Mick76, you hit the nail on the head and I thank you for that. It really irks me seeing guys coming on here and asking "what should I bid for this job"........my feeling is if you dont even know how to bid it then its probably out of your league. (Anyway we probably dont know ur specifics-overhead, prevailing rates in area etc so how can we tell you what to bid?) Even worse is guys asking where they should push the snow?(have seen asking this for even resi driveways). That is why i have said in other posts anyone who wants to get into snow plowing should work for or with an experienced guy for at least 1 season to get some idea of whats involved and experience,before getting your own accounts. some people need to remember that they are asking to get paid a professional rate to do a professional job that they really have no clue how to do.---not directed to OP or anyone specific just a rant in general


----------



## aron7676 (Dec 7, 2010)

*thanks guys*

Mick76: 
I did do a little checking around with others and it seemed to be in the 300-400s.
That could be b/c KC doesn't get too bad of winters, IDK.

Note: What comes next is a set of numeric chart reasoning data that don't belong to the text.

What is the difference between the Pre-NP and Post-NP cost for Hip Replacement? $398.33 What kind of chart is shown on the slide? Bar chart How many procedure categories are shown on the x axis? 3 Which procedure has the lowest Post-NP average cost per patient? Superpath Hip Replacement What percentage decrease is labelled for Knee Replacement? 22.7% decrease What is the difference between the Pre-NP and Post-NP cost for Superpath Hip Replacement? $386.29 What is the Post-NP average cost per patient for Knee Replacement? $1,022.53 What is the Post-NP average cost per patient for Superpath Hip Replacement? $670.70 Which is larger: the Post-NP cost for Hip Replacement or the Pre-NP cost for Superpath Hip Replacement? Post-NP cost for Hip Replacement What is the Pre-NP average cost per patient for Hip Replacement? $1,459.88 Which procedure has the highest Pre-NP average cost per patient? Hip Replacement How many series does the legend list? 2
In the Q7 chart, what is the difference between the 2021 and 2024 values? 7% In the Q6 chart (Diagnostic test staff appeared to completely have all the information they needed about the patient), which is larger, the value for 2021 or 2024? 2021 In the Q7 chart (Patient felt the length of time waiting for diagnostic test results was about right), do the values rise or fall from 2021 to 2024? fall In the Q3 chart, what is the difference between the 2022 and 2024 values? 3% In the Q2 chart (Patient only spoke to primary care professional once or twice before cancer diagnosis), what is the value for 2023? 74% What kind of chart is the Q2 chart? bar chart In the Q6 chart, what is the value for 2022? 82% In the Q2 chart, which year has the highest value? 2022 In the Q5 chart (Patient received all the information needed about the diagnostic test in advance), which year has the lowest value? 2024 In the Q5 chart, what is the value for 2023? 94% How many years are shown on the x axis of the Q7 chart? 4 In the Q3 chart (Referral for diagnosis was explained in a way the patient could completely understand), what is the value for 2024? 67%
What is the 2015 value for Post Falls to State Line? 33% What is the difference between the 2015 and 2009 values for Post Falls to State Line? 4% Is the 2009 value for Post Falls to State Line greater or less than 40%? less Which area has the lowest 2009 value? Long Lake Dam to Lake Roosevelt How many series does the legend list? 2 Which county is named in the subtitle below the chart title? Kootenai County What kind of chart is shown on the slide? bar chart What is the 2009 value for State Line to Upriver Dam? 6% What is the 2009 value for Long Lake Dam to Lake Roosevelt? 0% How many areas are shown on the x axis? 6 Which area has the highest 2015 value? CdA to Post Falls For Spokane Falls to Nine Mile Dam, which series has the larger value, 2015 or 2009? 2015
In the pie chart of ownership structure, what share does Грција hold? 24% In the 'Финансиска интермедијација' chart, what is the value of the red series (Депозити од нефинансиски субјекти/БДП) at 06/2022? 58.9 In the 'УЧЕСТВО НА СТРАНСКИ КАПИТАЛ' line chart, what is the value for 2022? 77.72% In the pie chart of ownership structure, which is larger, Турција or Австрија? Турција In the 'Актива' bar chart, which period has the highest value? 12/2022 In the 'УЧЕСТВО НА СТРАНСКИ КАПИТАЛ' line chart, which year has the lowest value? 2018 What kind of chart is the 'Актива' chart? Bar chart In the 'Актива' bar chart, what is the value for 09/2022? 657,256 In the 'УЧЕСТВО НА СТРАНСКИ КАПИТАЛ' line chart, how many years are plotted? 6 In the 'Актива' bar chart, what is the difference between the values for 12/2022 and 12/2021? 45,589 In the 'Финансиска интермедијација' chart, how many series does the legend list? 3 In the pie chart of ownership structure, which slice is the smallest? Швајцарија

I do know my overhead for the most part, but I admit I'm not an expert yet. If you have any formulas for calculating per hour cost, Id love to see them.

I have worked as a sub before, but as I said earlier, all i have done are residential properties.

Thank you for that long reply. I really do appreciate the criticism. This way if I get more commercial properties through the season i can bid them "correct".

NPMinc: Duh... I always just leave the snow piled in the middle of the parking lot access points.Thumbs Up Thats where its supposed to go right?? :laughing:

now seriously, as I mentioned above, I have subbed, but I didn't ever do the bidding. i was just told to go plow here or there and have people call the office if they wanted to be added to our route.

For the bidding, I asked how much you would charge for it. Your rates, everything. Pretend they were just down the street. I wanted to see what it was going for in other areas.

Just a learning process i suppose.

I really do appreciate all the comments that everyone is posting. Keep em coming!


----------



## NPMinc (Nov 29, 2010)

aron as i said i wasnt directly referring to you. Not trying to be an azz but just bothers me that people come on here expecting others to basically do their work for them as far as estimates, contract templates, and the list goes on and on. Sorry if you felt like I was attacking you in particular, i wasn't. Good luck in your business and just remember to pay attention to what has worked for ya, where ya made/lost money, etc, and you should be ok. Most importantly if you feel you are not sure or uncomfortable with how to bid a job etc, dont bid it just to get the job and be a lowballer.


----------



## aron7676 (Dec 7, 2010)

Oh I know you weren't attacking me. 
Im not asking for people to do work for me.. I just want some guidelines i guess. I asked if Mick had a good formula to figure out overhead per hour. etc. I will admit I did take one of the sample contracts off of here, But I have changed most if not all of it to my terms. I used it for what it was- a template, not the final product. 

As you can see in my third post, I asked some local guys that had been doing business nearby, and even talked to the one that did the lot last year, they all agreed somewhere in the 300s. I'm trying not to be a lowballer. Can the region prices vary that much??


----------



## Mick76 (Aug 2, 2009)

Aron,
I'm glad I didn't scare you away...... Thanks for not taking my post too personal.

Well , if you truely did ask other PROFESSIONAL companies and they ACTUALLY gave you correct figures (hard to believe but could happen I guess) and the 3-400 range is where you should come in..... Thats your market... but its not how you figure a quote... you figure a quote based on YOUR numbers, not someones elses figures..... personally I shoot for $125 per hour per truck IN MY AREA. You'd have to do some homework to find out the rates in your area.

Most importantly figure out your costs.... heres a rough but good site to help you on your way.....

http://lawnchat.com/?page_id=341

HIH


----------